[BEGIN Data section]

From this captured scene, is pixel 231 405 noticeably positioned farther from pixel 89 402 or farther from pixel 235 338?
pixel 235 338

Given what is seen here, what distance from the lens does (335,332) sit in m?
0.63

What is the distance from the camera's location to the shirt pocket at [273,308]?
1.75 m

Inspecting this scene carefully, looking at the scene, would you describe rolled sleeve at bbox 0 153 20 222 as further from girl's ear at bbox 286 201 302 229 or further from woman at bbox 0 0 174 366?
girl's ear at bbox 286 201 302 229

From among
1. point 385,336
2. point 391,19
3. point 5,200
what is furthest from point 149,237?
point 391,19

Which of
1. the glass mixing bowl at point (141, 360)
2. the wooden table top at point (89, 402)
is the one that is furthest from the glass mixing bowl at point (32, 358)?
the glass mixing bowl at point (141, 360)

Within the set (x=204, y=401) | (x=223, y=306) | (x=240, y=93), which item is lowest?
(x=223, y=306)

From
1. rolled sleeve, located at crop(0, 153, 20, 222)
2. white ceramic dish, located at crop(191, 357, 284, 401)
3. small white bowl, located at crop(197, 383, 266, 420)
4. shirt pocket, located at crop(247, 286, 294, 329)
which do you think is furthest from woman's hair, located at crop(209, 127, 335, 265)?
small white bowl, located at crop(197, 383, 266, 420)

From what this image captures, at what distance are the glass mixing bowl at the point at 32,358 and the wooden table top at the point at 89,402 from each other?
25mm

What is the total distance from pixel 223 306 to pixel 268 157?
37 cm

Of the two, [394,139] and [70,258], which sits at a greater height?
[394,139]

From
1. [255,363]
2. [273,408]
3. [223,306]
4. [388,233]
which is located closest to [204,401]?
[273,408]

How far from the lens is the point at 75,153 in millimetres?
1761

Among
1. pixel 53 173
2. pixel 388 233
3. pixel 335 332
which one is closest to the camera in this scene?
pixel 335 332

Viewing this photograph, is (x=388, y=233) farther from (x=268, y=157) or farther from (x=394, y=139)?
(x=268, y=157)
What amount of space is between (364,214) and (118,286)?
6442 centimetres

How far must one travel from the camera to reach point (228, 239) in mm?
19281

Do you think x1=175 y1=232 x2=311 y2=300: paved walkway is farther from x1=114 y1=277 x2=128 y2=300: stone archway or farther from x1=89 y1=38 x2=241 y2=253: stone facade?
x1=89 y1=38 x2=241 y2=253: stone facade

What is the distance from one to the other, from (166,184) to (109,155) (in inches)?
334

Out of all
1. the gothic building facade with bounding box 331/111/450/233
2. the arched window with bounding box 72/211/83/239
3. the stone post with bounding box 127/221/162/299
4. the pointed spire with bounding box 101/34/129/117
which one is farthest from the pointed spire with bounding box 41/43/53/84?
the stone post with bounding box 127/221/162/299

[END Data section]

Exercise prompt:
Repeat the material from above exactly, word for word.

Output of the exercise:
From this captured scene, is pixel 231 405 noticeably positioned farther from pixel 89 402 or farther from pixel 235 338?
pixel 235 338

Given what is seen here, what distance from the lens does (335,332) sit in m?
0.63

What is the distance from the camera's location to the shirt pocket at [273,308]?
1.75 m

Inspecting this scene carefully, looking at the scene, would you describe rolled sleeve at bbox 0 153 20 222 as further from girl's ear at bbox 286 201 302 229 or further from woman at bbox 0 0 174 366?
girl's ear at bbox 286 201 302 229

From among
1. point 385,336
2. point 391,19
3. point 5,200
what is furthest from point 149,237?
point 391,19

Which of
1. the glass mixing bowl at point (141, 360)
2. the wooden table top at point (89, 402)
is the one that is furthest from the glass mixing bowl at point (32, 358)?
the glass mixing bowl at point (141, 360)

Within the set (x=204, y=401) | (x=223, y=306) | (x=240, y=93), which item is lowest?
(x=223, y=306)

From
1. rolled sleeve, located at crop(0, 153, 20, 222)
2. white ceramic dish, located at crop(191, 357, 284, 401)
3. small white bowl, located at crop(197, 383, 266, 420)
4. shirt pocket, located at crop(247, 286, 294, 329)
which do you think is furthest from woman's hair, located at crop(209, 127, 335, 265)?
small white bowl, located at crop(197, 383, 266, 420)

From what this image captures, at what distance are the glass mixing bowl at the point at 32,358 and the wooden table top at the point at 89,402 from each other?
25mm

What is the total distance from pixel 223 306 to pixel 268 157?
37 cm

Of the two, [394,139] and [70,258], which sits at a greater height?
[394,139]

From
1. [255,363]
2. [273,408]
3. [223,306]
4. [388,233]
which is located closest to [204,401]?
[273,408]

How far from the lens is the point at 75,153 in millimetres?
1761

Among
1. pixel 53 173
2. pixel 388 233
3. pixel 335 332
which one is closest to the camera in this scene?
pixel 335 332

Viewing this photograph, is (x=388, y=233) farther from (x=268, y=157) or farther from (x=394, y=139)?
(x=268, y=157)
What amount of space is between (364,214) and (118,286)?
6442 centimetres

How far must one travel from the camera to reach point (228, 239) in mm?
19281

Do you think x1=175 y1=232 x2=311 y2=300: paved walkway is farther from x1=114 y1=277 x2=128 y2=300: stone archway or farther from x1=89 y1=38 x2=241 y2=253: stone facade?
x1=89 y1=38 x2=241 y2=253: stone facade

What is the distance from one to the other, from (166,184) to (109,155) (in inches)?
334

Out of all
1. the gothic building facade with bounding box 331/111/450/233
2. the arched window with bounding box 72/211/83/239
3. the stone post with bounding box 127/221/162/299
4. the pointed spire with bounding box 101/34/129/117
which one is farthest from the pointed spire with bounding box 41/43/53/84?
the stone post with bounding box 127/221/162/299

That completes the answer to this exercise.